A considerable amount of literature is available attempting to analyse the various approaches each side has resorted to and which has made the prospects of an extension of the interim nuclear deal more likely.
Good Cop- Bad Cop Approach
The American version of the good cop-bad cop approach is framed such that Israel plays the bad cop by threatening to bomb what it calls an "existential threat", as nuclear scientists are mysteriously murdered with Mossad efficiency, and a nuclear programme Iran insists is peaceful is sabotaged.[3] The US poses as good cop to the world, claiming that it is trying to rein in its ally. It claims to favour dialogue and negotiations i.e. peaceful resolution of the issue.
Iran on the other hand has its own version, with the strong conservative lobby and the Supreme Leader playing the bad cop by expressing skepticism that an agreement can be reached and by maintaining their traditional full-throated hostility toward Washington and the “moderate” Iranian leadership playing the good cop favouring a pragmatic approach towards the nuclear negotiations and dialogue with the West.[4]
Bargaining chips
In case of the West, respite from economic sanctions has been used as the bargaining chip against Iran.
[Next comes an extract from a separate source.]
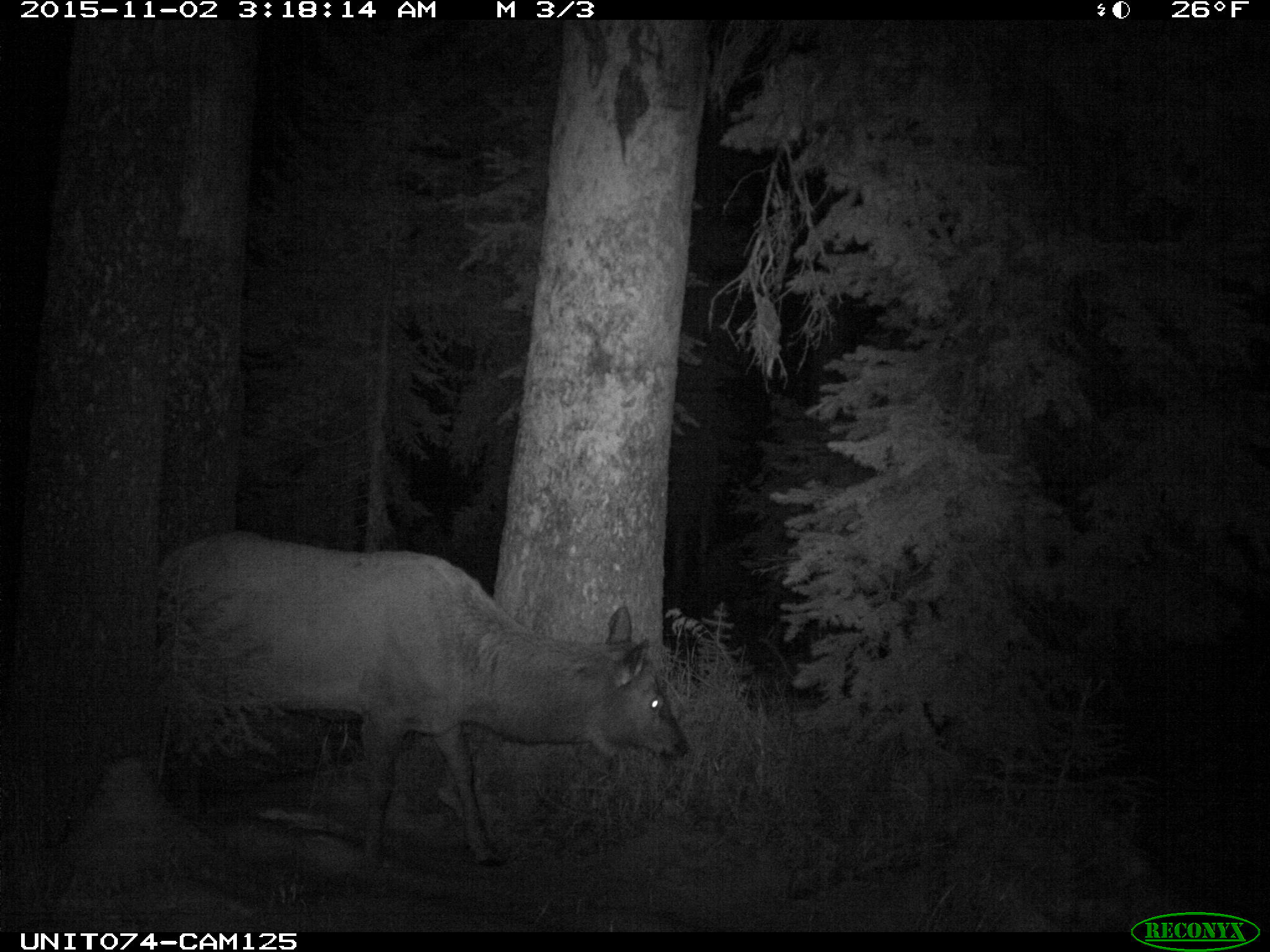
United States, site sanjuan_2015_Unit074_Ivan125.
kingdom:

Whereas Tehran has capitalized on the Western difficulties in dealing with the turmoil in the West Asian region to gain some leverage in the negotiations and extracting some favourable concessions from the nuclear agreement as is evident from the statements of one of the Iranian official quoting "Iran is a very influential country in the region and can help in the fight against the ISIL (IS) terrorists, but it is a two-way street. You give something, you take something." [5] Thus both sides have their own lacunae which can only be filled by the other. Thus this duel also ends up in a draw.
The blame game
The hardliners in the US (mostly comprising the Jewish Lobby) who are opposed to making any significant concessions cast doubts on the Iranian commitment towards the deal as well as call for pressurizing Iran to completely suspend its nuclear program. The Iranians on the other hand tried to single out the US for its obsession with sanctions. The approach has hardly helped in the negotiations.
The way ahead
With a comprehensive deal nowhere in sight and suspension of talks not an option, an extension of the interim nuclear deal seems to be the only and the best alternative at the disposal of both parties involved. Solving the entire issue piecemeal has a host of advantages than going out for an all out resolution, which, keeping in mind the various complexities involved, seems highly unlikely.
Some of the advantages of a series of interim deals are as follows:
· This will allow both sides some more time to reach a compromise and settle for mutually agreeable terms, especially on very difficult issues like the suspicion surrounding the Arak nuclear reactor in the Iranian nuclear program.
· Mutual concessions reinforces the belief in negotiations thus defeats the purpose of deviating from the dialogue process - in short keeps the window for dialogue open.
· Phased sanctions relief will also provide for the international community to keep a check on Iranian compliance towards its commitments, at the same time provides some respite from the strangle hold of sanctions on the Iranian economy.
· Provides a face saver for both Rouhani in Iran and Obama in the US, and reinforces the belief of the local population in their leaders, thus earning them some political capital.
· Provides opportunities to employ confidence building measures, which can be instrumental in resolving outstanding differences other than the nuclear issue
Thus, even if a comprehensive agreement might take some time to materialize, the current pace of events with periodic extension of the interim nuclear deal and phased withdrawal of sanctions might serve the purpose better in the long run.